* **PARTS OF THE EXERCISE**:
**1.** In the Chemical Trust findings below, what amount did Respondent pay to the Receiver on June 18, 2001?
**2.** Carry on the Chemical Trust findings below, picking up after their final sentence.

* **GIVEN PASSAGE**:
************

Respondent made no independent inquiry into whether these investments were in fact securities and subject to securities laws and regulations, but relied solely on information received from Chemical Trust and two other agents for Chemical Trust in coming to the conclusion that these investments were not securities and not subject to securities laws and regulations.
Respondent did not personally invest in the Chemical Trust investments. However, he did tell Edward Dandignac and Theodore Dostal that he had personally invested in Chemical Trust investments.
Respondent earned a commission from the sale of the Chemical Trust investments.
Respondent's commission from the sale of Chemical Trust investments constituted properties involved in Virgil Womack's violation of Title 18, United States Code, Section 1956(h), and were subject to forfeiture pursuant to Title 18, United States Code, Section 982(a)(1). Respondent made a payment of $63,302.29, through his attorney to the Receiver on June 18, 2001.
Chemical Trust's investment product (Guaranteed Contract) was an investment contract and thereby a security as defined under Subsection 517.021(19)(q), Florida Statutes. As a security, the Guaranteed Contract was required to be registered
in the State of Florida under Section 517.07, Florida Statutes, unless it was exempt from registration under Section 517.051 or 517.061, Florida Statutes. The Guaranteed Contract was neither an exempt security under Section 517.051, Florida Statutes nor an exempt transaction under Section 517.061, Florida Statutes. Therefore, the Guaranteed Contract was required to be registered in the State of Florida.
An individual must be licensed in the State of Florida in order to sell or offer securities in the State of Florida. Respondent was neither licensed to sell nor to offer securities in the State of Florida.
The monies paid to Chemical Trust for the investments were deposited in the personal bank accounts of Virgil Womack, Clifton Wilkinson, Lewey Cato, and Alvin Tang, the principals of Chemical Trust, and used for their personal benefit and to promote the fraudulent scheme.
The Florida Department of Banking and Finance had information concerning previous securities violations by Virgil Womack and Clifton Wilkinson. Womack committed securities violations in Georgia in 1997, and Wilkinson committed securities violations in North Dakota, Iowa, Kansas, and Illinois in June 1999. This information was contained in the National Association of Securities Dealers Regulation Central Registration Depository (NASDAQ CRD) database that was
accessible to the public in general, and to the Respondent specifically, through the Florida Department of Banking and Finance through telephonic communication.

************

* **SUPPLIED DATA**:
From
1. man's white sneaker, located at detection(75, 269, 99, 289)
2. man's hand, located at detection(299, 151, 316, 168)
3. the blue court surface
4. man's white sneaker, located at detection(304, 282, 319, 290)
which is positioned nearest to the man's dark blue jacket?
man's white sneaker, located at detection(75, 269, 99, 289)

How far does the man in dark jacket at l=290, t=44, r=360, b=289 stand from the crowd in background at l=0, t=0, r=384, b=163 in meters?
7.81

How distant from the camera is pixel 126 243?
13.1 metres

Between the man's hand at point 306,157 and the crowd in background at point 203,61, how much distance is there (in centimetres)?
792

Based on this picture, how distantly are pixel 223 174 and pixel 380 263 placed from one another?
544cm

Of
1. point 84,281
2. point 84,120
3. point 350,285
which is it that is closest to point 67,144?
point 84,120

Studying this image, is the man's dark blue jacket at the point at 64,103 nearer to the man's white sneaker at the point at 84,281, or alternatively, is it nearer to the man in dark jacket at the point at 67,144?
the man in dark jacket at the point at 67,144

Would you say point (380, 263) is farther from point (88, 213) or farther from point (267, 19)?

************

* **ANSWERS TO EACH TASK**:
**1.** $63,302.29, paid through his attorney.

**2.**
Imogene Skipper, age 74, of Dover, Florida, is a retired school custodian. Skipper worked as a custodian for 19 years. Skipper met Respondent in 1997 when he came to her home as a representative of Remington Estate Services, Inc., Fort Worth, Texas, to assist her in setting up a revocable living trust. The trust agreement would allow her to plan an orderly distribution of her assets without having to go through probate.
In 1999, Respondent persuaded Skipper to liquidate the existing annuities with American Investors and transfer the funds to Chemical Trust. In doing so, Skipper suffered
$1,665.49 in surrender charges for policy number 303313 and
$1,171.25 for policy number 303467. Respondent told Skipper that Chemical Trust would reimburse her these surrender charges.
Skipper purchased these annuities when her children were young. The annuities were funded by a $5.00 deduction from Skipper's weekly paycheck. Skipper was reluctant to transfer her annuity funds to Chemical Trust. However, Respondent kept reminding her that the 10 per cent return on her investment was good. Also, Skipper considered Respondent to be an honest, decent, and well respected man.
Skipper invested $17,820.00 in Chemical Trust through Respondent. This figure represented two checks, each written to Chemical Trust by Skipper, in the amount of $8,910.00 each. In return Chemical Trust issued two Guaranteed Contracts in the amount of $10,158.00 each for a total of $20,316.00. The difference in amount of the two contracts ($20,316.00) and the amount of Skipper's checks ($17,820.00) was $2,496.00, which was supposed to reimburse Skipper for the surrender fees on her annuities. However, the surrender fees were $2,836.74, which resulted in Skipper not being reimbursed for surrender fees in the amount of $340.74.
Respondent supplied Skipper with documents explaining the Chemical Trust investments. Respondent had Skipper sign a compliance verification stating that Respondent had fully explained and delivered documentation concerning the Guaranteed Contracts.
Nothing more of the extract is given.